(Caption snippets from web pages)
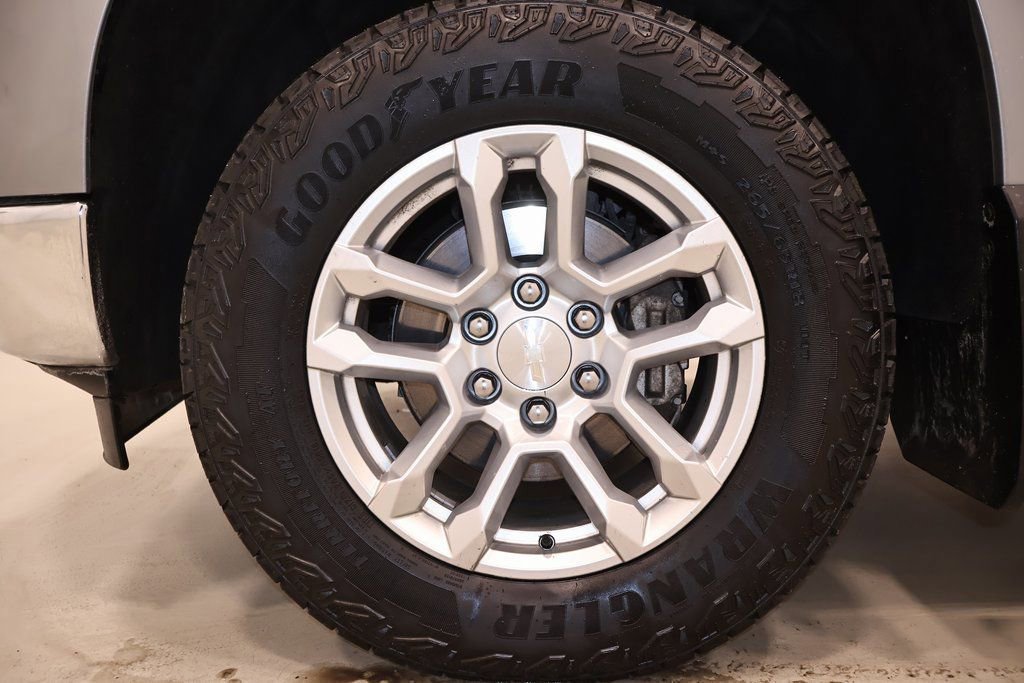 Used 2024 Chevrolet Silverado 1500 LT image 40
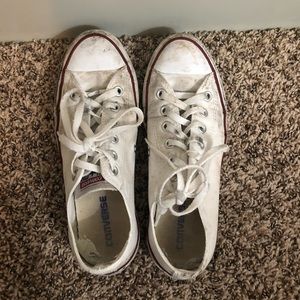 Vintage White Chuck Berry Converse Low Top Sneaker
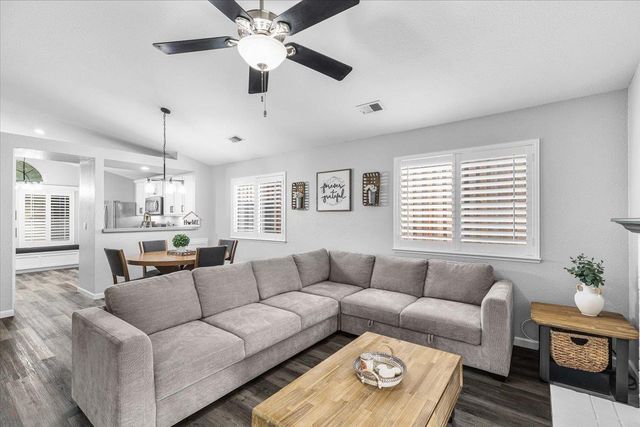 6066 Creek Bend Dr, Riverbank, CA 95367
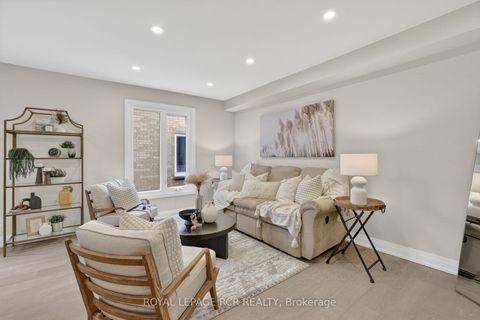 Photo 4 at 186 Patna Crescent, Maple, Vaughan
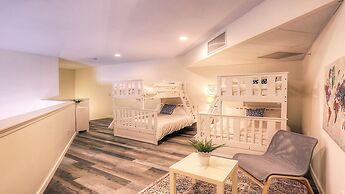 Discovery Bay Resort by KVR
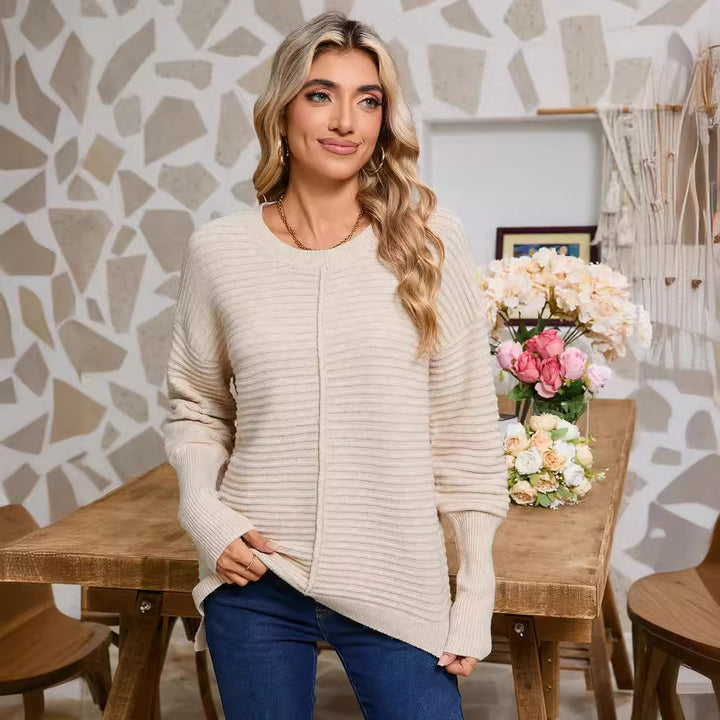 Kvindernes strikkede sweater med fin ribbet struktur og afslappet pasform Stilla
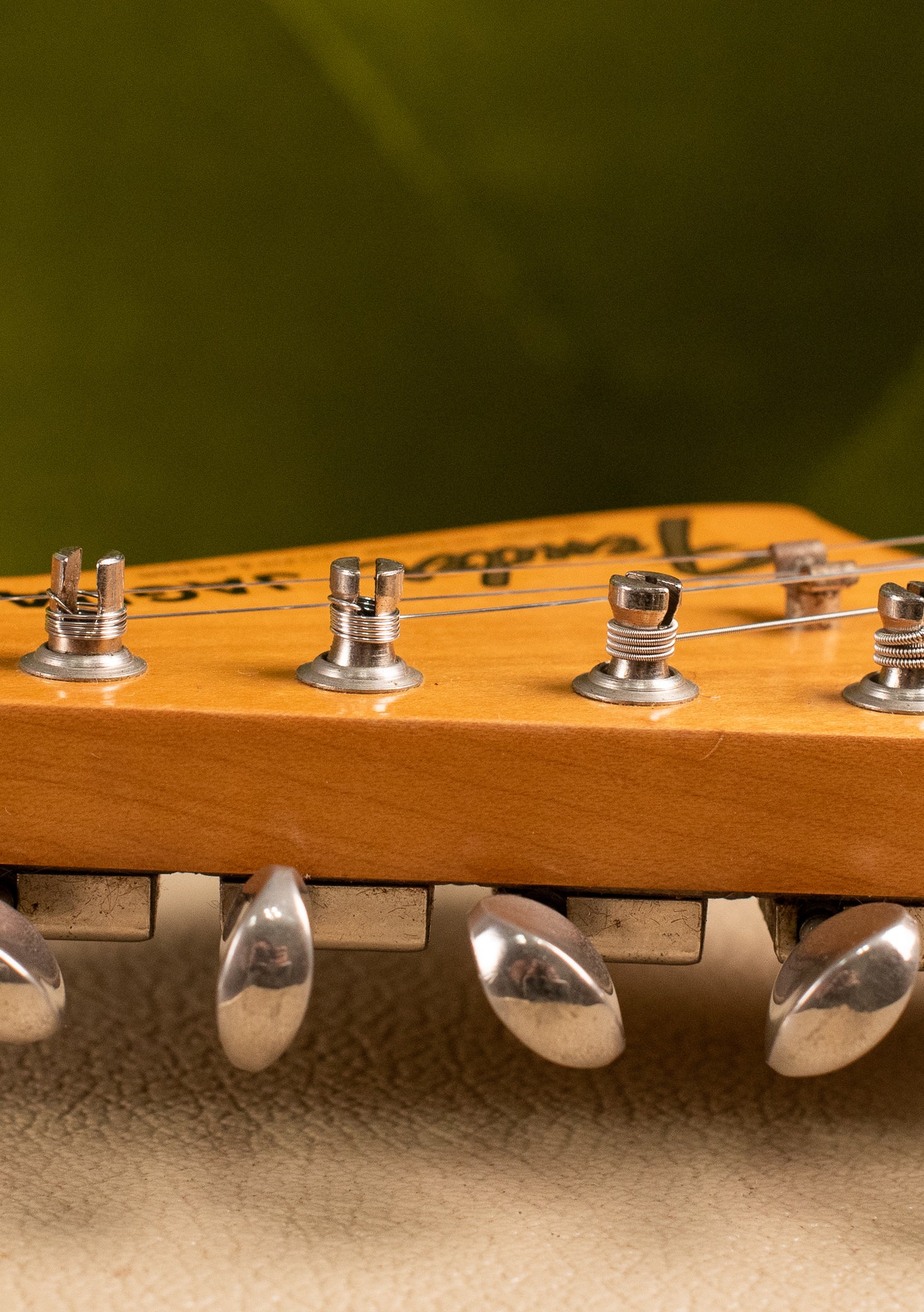 Bass VI, Fender 6 tuner, Vintage 1963 Fender Jaguar Sunburst guitar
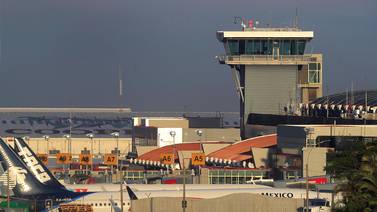 Controladores aéreos desisten de afectar vuelos al llegar a acuerdo con MOPT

- **What the task requires**: Reproduce the material word for word from its first line through the line containing "Kvindernes strikkede sweater", including both. Leave the pictures out.

- **Response**:
 Used 2024 Chevrolet Silverado 1500 LT image 40
 Vintage White Chuck Berry Converse Low Top Sneaker
 6066 Creek Bend Dr, Riverbank, CA 95367
 Photo 4 at 186 Patna Crescent, Maple, Vaughan
 Discovery Bay Resort by KVR
 Kvindernes strikkede sweater med fin ribbet struktur og afslappet pasform Stilla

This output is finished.